Michigan Law Professor Michael Bloom says that learning to work with contracts is like learning any language. “So if software can help you learn Spanish or Python, why can’t it help teach you to read and write contracts?”
Bloom, a clinical assistant professor and director of Michigan Law’s Transactional Lab & Clinic, has changed that paradigm through his startup, Praktio, an online tool that teaches the practical skills of contracts through interactive exercises. Originally, Bloom designed the software for his clinic students, to help them jump from classroom training to live-client work. “Their experience was uneven,” he says. “Although they all had taken Contracts, many hadn’t examined a real-world contract.”
Bloom taught himself the technology to develop Praktio and wanted it to be more than a talking-head online video. For Bloom—who holds leadership roles in the Association of American Law Schools sections on teaching methods and on technology, law, and legal education, and serves on the Institute for Continuing Legal Education’s Technology Law and Training Advisory Board—real learning comes from an unthreatening pause to consider why an answer is right or not quite right. “You got it wrong? Awesome. You’ve created a learning opportunity,” he says.

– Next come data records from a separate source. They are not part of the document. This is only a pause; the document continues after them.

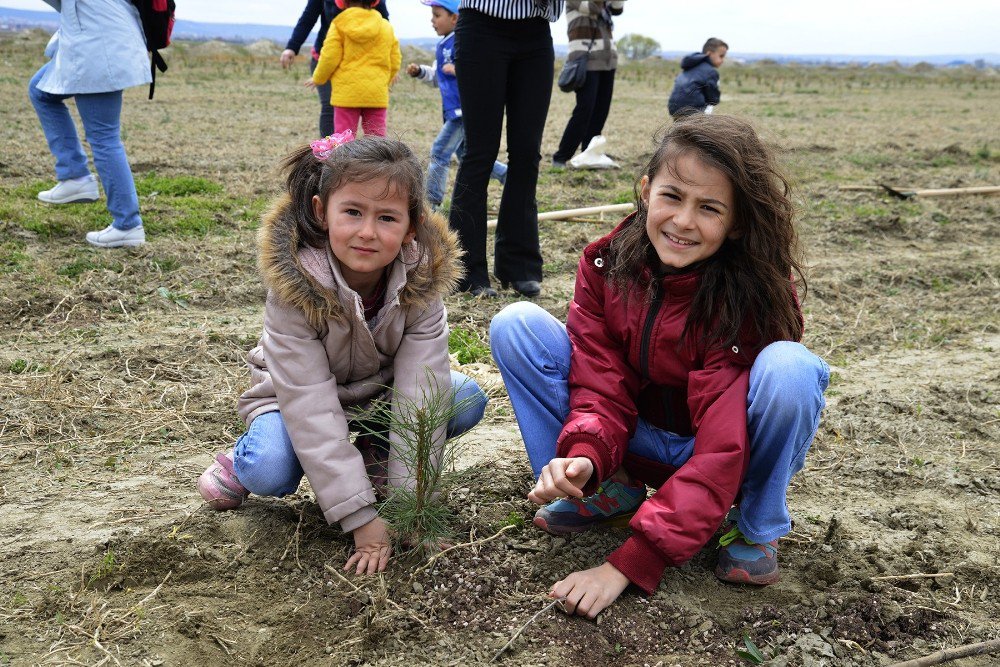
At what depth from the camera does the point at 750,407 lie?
2.19 m

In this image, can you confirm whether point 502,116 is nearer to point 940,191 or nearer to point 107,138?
point 107,138

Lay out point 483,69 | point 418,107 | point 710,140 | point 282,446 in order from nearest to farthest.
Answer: point 710,140 → point 282,446 → point 483,69 → point 418,107

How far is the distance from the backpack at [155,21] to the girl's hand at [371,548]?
3.65 meters

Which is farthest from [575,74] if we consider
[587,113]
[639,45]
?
[639,45]

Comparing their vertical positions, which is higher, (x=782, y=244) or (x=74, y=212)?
(x=782, y=244)

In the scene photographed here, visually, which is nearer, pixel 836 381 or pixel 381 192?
pixel 381 192

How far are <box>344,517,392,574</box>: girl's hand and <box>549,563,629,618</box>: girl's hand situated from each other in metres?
0.48

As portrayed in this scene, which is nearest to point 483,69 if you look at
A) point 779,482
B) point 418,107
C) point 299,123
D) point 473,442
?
point 473,442

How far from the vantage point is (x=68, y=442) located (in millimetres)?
3123

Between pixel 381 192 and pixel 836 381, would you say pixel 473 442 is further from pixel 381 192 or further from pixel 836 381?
pixel 836 381

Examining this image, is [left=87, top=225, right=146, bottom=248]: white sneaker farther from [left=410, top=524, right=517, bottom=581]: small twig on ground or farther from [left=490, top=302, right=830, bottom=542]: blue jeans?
[left=410, top=524, right=517, bottom=581]: small twig on ground

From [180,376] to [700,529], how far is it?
2.48 meters

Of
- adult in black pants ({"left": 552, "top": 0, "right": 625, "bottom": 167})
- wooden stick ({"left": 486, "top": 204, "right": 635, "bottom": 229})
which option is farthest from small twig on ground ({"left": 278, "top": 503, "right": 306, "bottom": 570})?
adult in black pants ({"left": 552, "top": 0, "right": 625, "bottom": 167})

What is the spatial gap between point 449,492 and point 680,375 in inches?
31.8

Praktio is part of the seminar component of the Transactional Lab & Clinic. Students work through the online training, and then in-class simulations build on the material. “From my first day in the Transactional Lab & Clinic, Professor Bloom highlighted a gap between traditional legal education and preparedness for corporate practice,” says Andrew Alvarez, ’15, now an associate in the New York office of Skadden, Arps, Slate, Meagher & Flom LLP. “My experience with Professor Bloom, the clinic, and Praktio gave me the seasoning I needed to excel as a first-year associate.”

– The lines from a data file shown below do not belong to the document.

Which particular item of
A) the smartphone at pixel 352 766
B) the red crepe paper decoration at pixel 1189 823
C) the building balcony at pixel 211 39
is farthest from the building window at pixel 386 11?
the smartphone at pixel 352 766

Skadden is one of more than 10 top firms that use Praktio to train new associates. Praktio currently offers two courses for firms: Contract Fundamentals and Precision Training. Firms can purchase unlimited seat licenses and receive reports on users’ progress. As firms and law schools continue to navigate how “practice ready” new associates should be on day one, Bloom wants Praktio to continue being a place where lawyers in both can test the waters. Praktio’s tagline is, “Make Mistakes.”
“On the first day of class, I tell students they will make a ton of mistakes,” Bloom says, “and if they don’t, I’m wasting their time.”